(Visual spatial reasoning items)
----------
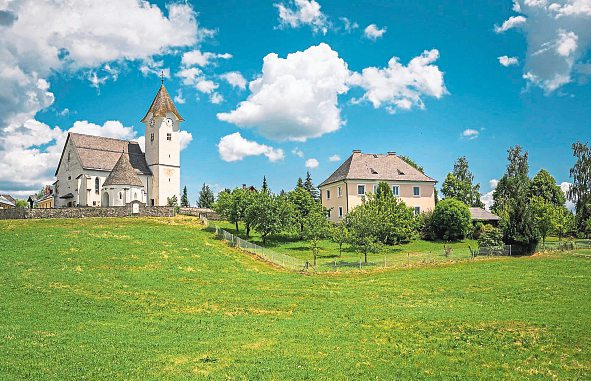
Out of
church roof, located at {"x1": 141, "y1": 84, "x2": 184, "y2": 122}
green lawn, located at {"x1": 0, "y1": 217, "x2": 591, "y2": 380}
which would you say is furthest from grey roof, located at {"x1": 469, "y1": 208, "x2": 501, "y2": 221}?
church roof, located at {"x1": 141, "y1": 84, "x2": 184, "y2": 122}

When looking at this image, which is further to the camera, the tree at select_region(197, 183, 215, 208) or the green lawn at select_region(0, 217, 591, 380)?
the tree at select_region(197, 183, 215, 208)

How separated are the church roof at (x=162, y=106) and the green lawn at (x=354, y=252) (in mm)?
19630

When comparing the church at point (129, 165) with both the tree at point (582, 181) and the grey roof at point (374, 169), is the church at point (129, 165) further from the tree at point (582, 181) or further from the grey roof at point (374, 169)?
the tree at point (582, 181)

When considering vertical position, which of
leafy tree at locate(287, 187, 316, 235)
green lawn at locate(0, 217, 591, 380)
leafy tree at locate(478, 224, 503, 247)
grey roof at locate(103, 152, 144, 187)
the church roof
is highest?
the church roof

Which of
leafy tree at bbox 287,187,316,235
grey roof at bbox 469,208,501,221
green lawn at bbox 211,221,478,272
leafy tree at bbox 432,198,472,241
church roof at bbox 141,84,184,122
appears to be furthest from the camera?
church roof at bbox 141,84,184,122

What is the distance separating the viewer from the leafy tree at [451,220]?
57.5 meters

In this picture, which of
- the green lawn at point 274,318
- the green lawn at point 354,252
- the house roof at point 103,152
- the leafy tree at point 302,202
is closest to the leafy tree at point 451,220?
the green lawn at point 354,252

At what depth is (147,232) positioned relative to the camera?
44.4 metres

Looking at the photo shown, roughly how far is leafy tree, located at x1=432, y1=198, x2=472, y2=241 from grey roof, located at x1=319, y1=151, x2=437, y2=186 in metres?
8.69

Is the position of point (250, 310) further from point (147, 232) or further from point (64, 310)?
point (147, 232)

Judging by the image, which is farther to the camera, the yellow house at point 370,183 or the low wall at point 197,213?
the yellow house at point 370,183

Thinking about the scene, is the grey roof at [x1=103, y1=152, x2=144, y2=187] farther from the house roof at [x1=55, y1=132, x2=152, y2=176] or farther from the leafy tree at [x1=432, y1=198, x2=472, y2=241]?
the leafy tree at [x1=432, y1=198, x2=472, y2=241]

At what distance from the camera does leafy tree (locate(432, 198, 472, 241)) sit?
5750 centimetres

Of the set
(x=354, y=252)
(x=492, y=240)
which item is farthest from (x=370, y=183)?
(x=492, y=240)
----------
## What is expected
Reproduce the data word for word, starting at the line that contains "At what depth" and ending at the last line of the data.

## Answer in full
At what depth is (147,232) positioned relative to the camera?
44.4 metres

Looking at the photo shown, roughly how far is leafy tree, located at x1=432, y1=198, x2=472, y2=241 from grey roof, located at x1=319, y1=151, x2=437, y2=186 in metres?
8.69

Is the position of point (250, 310) further from point (147, 232) or further from point (64, 310)?
point (147, 232)

Judging by the image, which is farther to the camera, the yellow house at point 370,183 or the low wall at point 197,213?
the yellow house at point 370,183

Thinking about the scene, is the grey roof at [x1=103, y1=152, x2=144, y2=187] farther from the house roof at [x1=55, y1=132, x2=152, y2=176] or farther from the leafy tree at [x1=432, y1=198, x2=472, y2=241]?
the leafy tree at [x1=432, y1=198, x2=472, y2=241]

At what distance from the camera does leafy tree (locate(432, 198, 472, 241)) sit?
5750 centimetres

Of the set
(x=354, y=252)
(x=492, y=240)
which item is farthest from (x=370, y=183)?
(x=492, y=240)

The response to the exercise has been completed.